Он выбрился, надушился с тщательностью и щегольством, сделавшимися его привычкою, и с прирожденным ему добродушно победительным выражением, высоко неся красивую голову, вошел в комнату к отцу. Около князя Василья хлопотали его два камердинера, одевая его; он сам оживленно оглядывался вокруг себя и весело кивнул входившему сыну, как будто он говорил: «Так, таким мне тебя и надо!»
– Нет, без шуток, батюшка, она очень уродлива? А? – спросил он, как бы продолжая разговор, не раз веденный во время путешествия.
– Полно. Глупости! Главное дело – старайся быть почтителен и благоразумен с старым князем.
– Ежели он будет браниться, я уйду, – сказал Анатоль. – Я этих стариков терпеть не могу. А?
– Помни, что для тебя от этого зависит всё.
В это время в девичьей не только был известен приезд министра с сыном, но внешний вид их обоих был уже подробно описан. Княжна Марья сидела одна в своей комнате и тщетно пыталась преодолеть свое внутреннее волнение.
«Зачем они писали, зачем Лиза говорила мне про это? Ведь этого не может быть! – говорила она себе, взглядывая в зеркало. – Как я выйду в гостиную? Ежели бы он даже мне понравился, я бы не могла быть теперь с ним сама собою». Одна мысль о взгляде ее отца приводила ее в ужас.
Маленькая княгиня и m lle Bourienne получили уже все нужные сведения от горничной Маши о том, какой румяный, чернобровый красавец был министерский сын, и о том, как папенька их насилу ноги проволок на лестницу, а он, как орел, шагая по три ступеньки, пробежал зa ним. Получив эти сведения, маленькая княгиня с m lle Bourienne,еще из коридора слышные своими оживленно переговаривавшими голосами, вошли в комнату княжны.
– Ils sont arrives, Marieie, [Они приехали, Мари,] вы знаете? – сказала маленькая княгиня, переваливаясь своим животом и тяжело опускаясь на кресло.
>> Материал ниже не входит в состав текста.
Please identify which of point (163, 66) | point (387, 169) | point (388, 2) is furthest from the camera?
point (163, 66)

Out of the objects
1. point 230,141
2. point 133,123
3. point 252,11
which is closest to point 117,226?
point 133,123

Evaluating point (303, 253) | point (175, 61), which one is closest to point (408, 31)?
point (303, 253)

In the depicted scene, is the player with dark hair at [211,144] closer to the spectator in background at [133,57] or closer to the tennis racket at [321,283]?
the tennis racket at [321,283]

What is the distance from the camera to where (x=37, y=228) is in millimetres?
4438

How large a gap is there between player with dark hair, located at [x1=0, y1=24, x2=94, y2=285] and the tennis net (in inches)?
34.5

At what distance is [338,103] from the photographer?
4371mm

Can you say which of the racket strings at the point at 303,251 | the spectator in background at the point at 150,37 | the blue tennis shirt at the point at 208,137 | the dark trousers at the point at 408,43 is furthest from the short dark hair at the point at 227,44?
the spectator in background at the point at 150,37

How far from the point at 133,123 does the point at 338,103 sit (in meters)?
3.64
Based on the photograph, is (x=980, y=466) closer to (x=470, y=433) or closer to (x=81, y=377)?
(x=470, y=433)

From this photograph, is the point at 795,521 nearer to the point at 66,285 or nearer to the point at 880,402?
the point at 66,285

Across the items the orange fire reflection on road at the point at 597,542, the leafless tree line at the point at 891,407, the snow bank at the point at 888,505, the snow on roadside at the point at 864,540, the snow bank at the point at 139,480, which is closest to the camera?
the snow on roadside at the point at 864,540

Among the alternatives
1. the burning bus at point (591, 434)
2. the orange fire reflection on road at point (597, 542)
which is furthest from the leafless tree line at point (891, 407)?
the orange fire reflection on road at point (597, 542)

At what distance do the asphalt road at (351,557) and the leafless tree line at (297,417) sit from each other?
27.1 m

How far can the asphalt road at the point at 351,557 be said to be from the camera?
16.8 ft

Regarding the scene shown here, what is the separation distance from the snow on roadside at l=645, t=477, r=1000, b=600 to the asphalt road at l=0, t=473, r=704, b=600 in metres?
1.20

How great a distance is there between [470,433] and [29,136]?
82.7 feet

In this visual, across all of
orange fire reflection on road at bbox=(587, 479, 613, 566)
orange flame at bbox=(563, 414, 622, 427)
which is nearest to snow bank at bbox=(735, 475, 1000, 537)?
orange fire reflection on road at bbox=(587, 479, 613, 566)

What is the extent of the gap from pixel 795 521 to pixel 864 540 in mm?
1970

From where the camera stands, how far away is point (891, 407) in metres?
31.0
Она уже не была в той блузе, в которой сидела поутру, а на ней было одно из лучших ее платьев; голова ее была тщательно убрана, и на лице ее было оживление, не скрывавшее, однако, опустившихся и помертвевших очертаний лица. В том наряде, в котором она бывала обыкновенно в обществах в Петербурге, еще заметнее было, как много она подурнела. На m lle Bourienne тоже появилось уже незаметно какое то усовершенствование наряда, которое придавало ее хорошенькому, свеженькому лицу еще более привлекательности.